On Aug 27, 2016, at 9:55 AM, Vic Pereira <email@example.com> wrote:
VIRN has reached another milestone in the realm of inclusion for our community. As a bit of background, in Winnipeg anyone who is eligible to use Handi-Transit services is able to right “regular” transit at no cost. This concession is offered to everyone with a disability not just those of us defined as legally blind.
As smart card technologies advanced VIRN worked with Transit to have us included as they moved forward to using these cards to replace conventional bus passes, tickets and paper transfers. Of course the fare boxes still accept cash.
Winnipeg Transit didn’t want to do away with concessions, because it is more economical for them to allow people with disabilities to use conventional transit instead of their parallel service. The fleet was replaced with easy access buses, operators are permitted to let people off between stops if it is safe to do so and providing a concession removes another barrier. Out of 6000 registered clients using Handi-Transit they estimate only 900 people are taking advantage of no charge public transit on the “regular” system. They would like to improve on these stats to reduce the burden on the parallel service.
After working and testing with Transit they have been able to issue PegGo cards that recognise the fact there are people eligible to have concessions.
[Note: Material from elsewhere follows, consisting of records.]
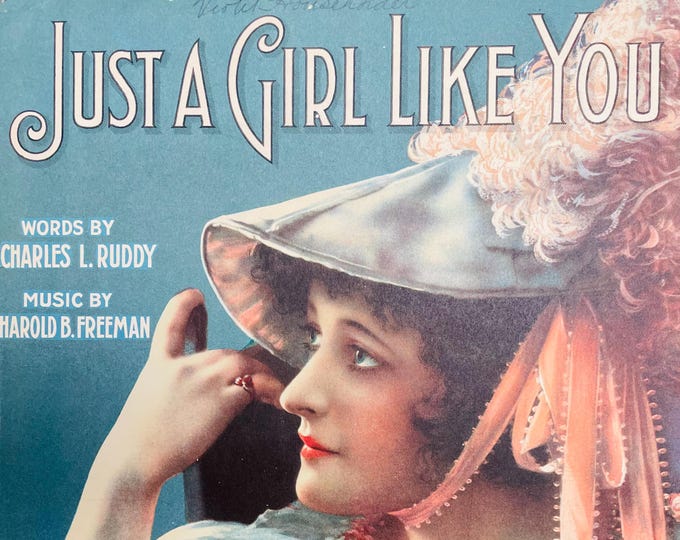 Just A Girl Like You   1914   Artwork      Charles L. Ruddy  Harold B. Freeman    Sheet Music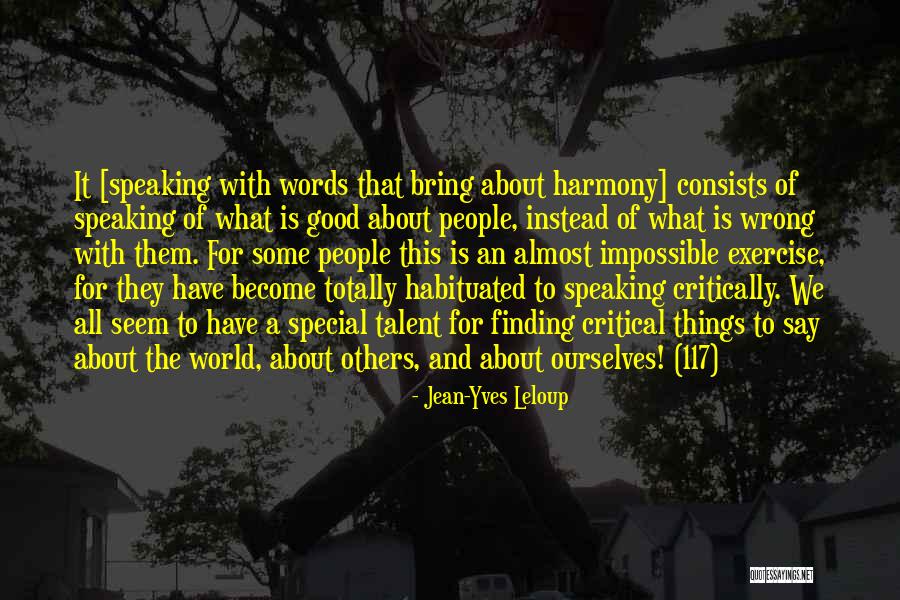 Words Of Praise Quotes By Jean-Yves Leloup Words Of Praise Quotes By Jean-Yves Leloup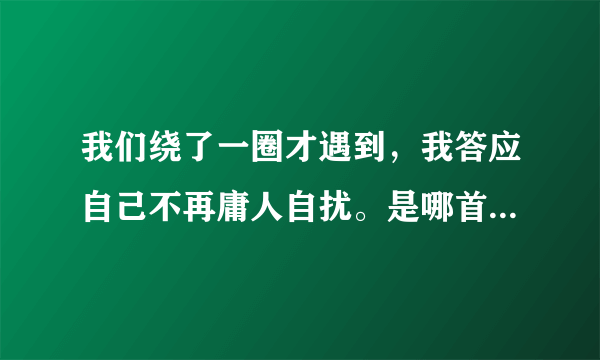 我们绕了一圈才遇到，我答应自己不再庸人自扰。是哪首歌。大神们帮帮忙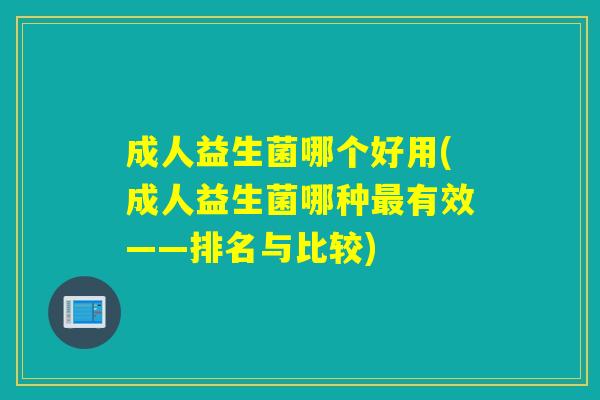 成人益生菌哪个好用(成人益生菌哪种最有效——排名与比较)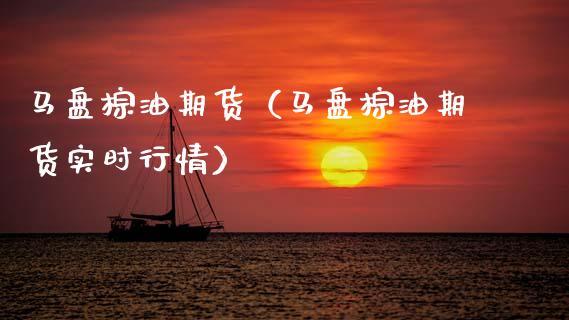 马盘棕油期货（马盘棕油期货实时行情） (https://www.njaxzs.com/) 期货直播间 第1张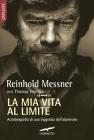 La mia vita al limite. Conversazioni autobiografiche con Thomas H�etlin
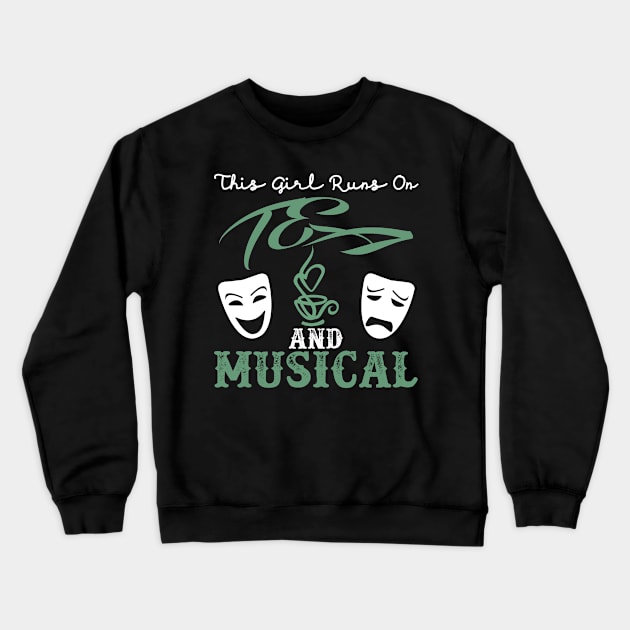 This Girl Runs on Tea and Musicals Crewneck Sweatshirt by zellaarts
To avoid fraud, our cards have a photo, but since the readers detect the card regardless of how it is placed on the sensor it is possible to be discrete. Not a problem for me of course, because I use a guide dog or mobility cane. This is a significant step forward for those people in our community whose disability is not quite as obvious. Now they are no longer singled out, thus making some people feel less vulnerable.
Another advantage of Transit issuing smart cards to all of us is ridership data is now tracked. This means that city departments who are responsible to maintain sidewalks, streets, accessible pedestrian signals and other components of the city’s infrastructure can get reports from the system. They can then see what areas have the highest usage of people with disabilities. They can then prioritise work on snow removal, infrastructure repairs and updates to make getting from points A to B and all in between easier for more people. In addition there is no personal information visible on the PegGo cards. For people visiting Winnipeg Transit operators are very good about recognising guide dogs, mobility canes and other aids such as wheelchairs. For our community who have a significant amount of useable vision other cards are still recognised as well, but they are just shown to the operator.
It is a wonderful feeling to be included with the masses. No more listening to people asking why didn’t that person pay or having to engage in those types of conversations with people at transit stops who say how lucky we are being able to ride transit for free. And the list goes on. Although this might be seen as a small step or even an insignificant one by some people it is one that brings us a little closer as being seen as part of society. Winnipeg Transit is to be commended for not taking the easy route by offloading the granting of concessions. All of us working with VIRN are proud of this accomplishment.